We had a great interview with James Taylor a couple weeks ago, where we talked about his new book, Smart (Enough) Systems, co-authored with Neil Raden.
James is an expert on decision management systems. I spent the late 1990s working on “rules-centric” software systems that allowed us to isolate rules and manage them seperately from other software requirements.
Traditional structured requirements approaches focus on the gathering and management of software requirements, but they gloss over the gathering and management of business rules.
James and I are exploring the best ways to bring these two points of view together.
As part of this study, one of the first things we can do is describe the areas of overlap, or rather, how the two worlds (business rules and requirements) interact.

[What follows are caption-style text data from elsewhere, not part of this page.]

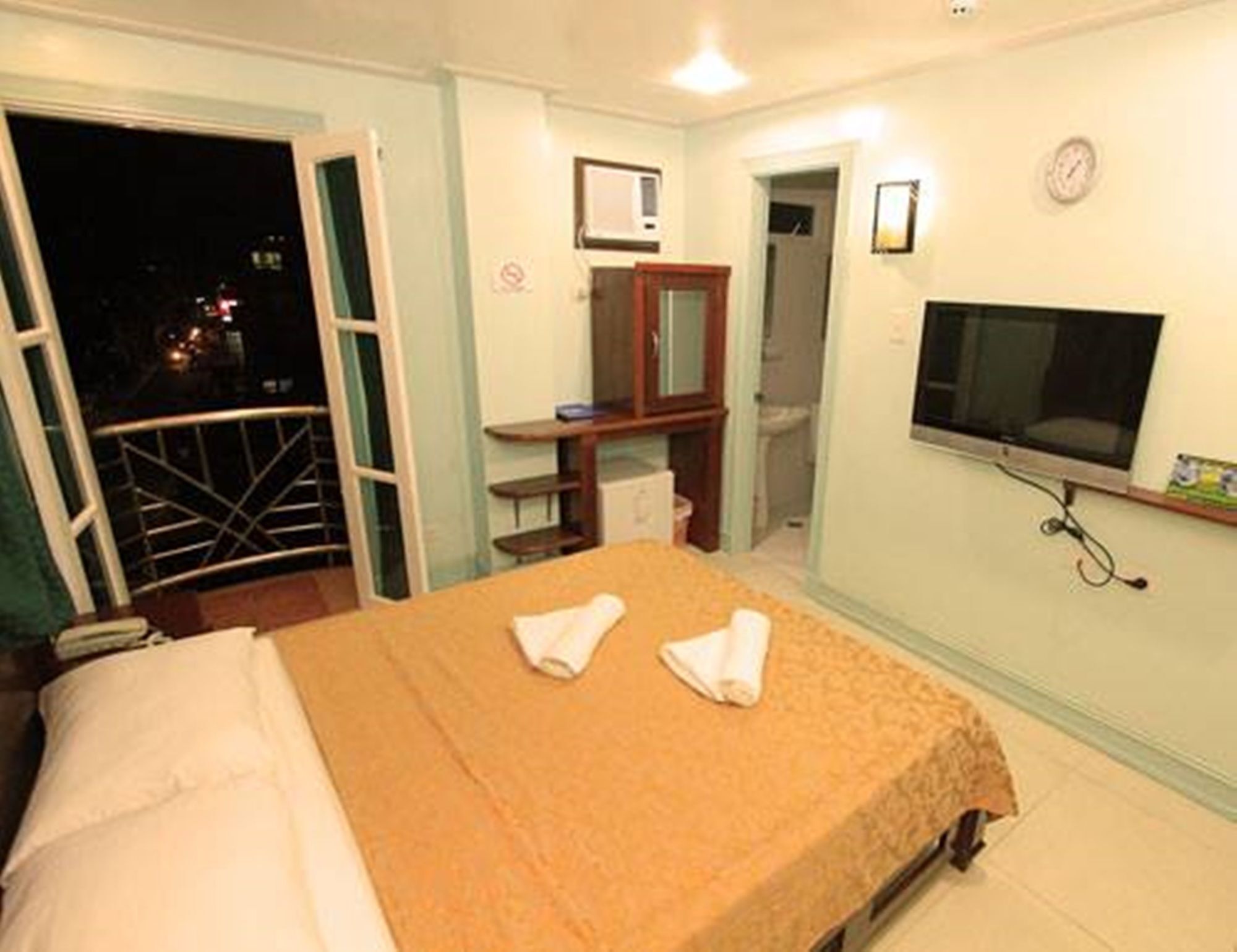 Bora Sky Balabag (Boracay)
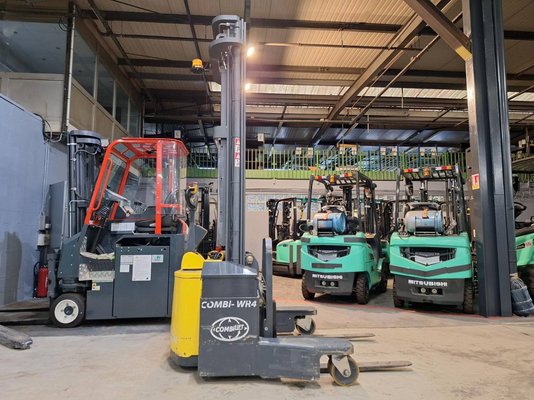 Gerbeur multidirectionnel Combilift WR4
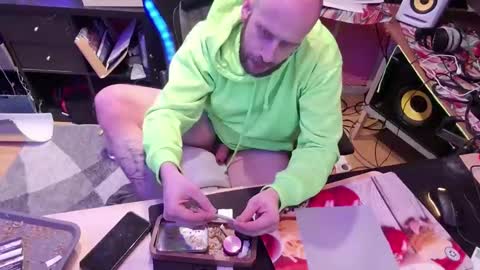 drawingcock online show from January 14, 2025, 6:49 pm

From a requirements-centric perspective, one place business rules live is within the decisions that we discover when gathering requirements.
Decisions
Use cases and process flows involve decisions. In use cases, these are often represented as alternate flows and exceptions. In process flows, they are represented with the familiar diamond shaped box. Conceptually, there are one or more rules that combine to make a decision. And in requirements documents, you often see convoluted language, well-organized tables, or other representations of those rules.
These documents embed the rules within the requirements. And that leads to the rules being validated, verified, implemented, and tested within the greater context of the requirements.
Another example of decisions can be seen easily when using UML statecharts. These decisions are somewhat implicit – as they are defined as the criteria for, or ability to change the state of business objects. In other words, the conditions that allow change are in effect decisions. While it may be harder to find them, these decisions can also be found in use cases. But there are good arguments for using both use cases and UML statecharts together.
What’s The Problem?
As James points out in his new book, one of the worst things you can do is embed the implementation of business rules within a software application. So there’s a fundamental flaw in embedding business rules within requirements.
Requirements management approaches tend to either embed business rules within other artifacts. At the same time, rules-management systems are optimized for the management of rules, with little focus on requirements. Each approach is designed to solve a single problem, and neither sufficiently addresses the challenge of getting the best of both worlds.
Moving Forward
James and I will be exploring the issue of how best to bring these two worlds together over the next few months.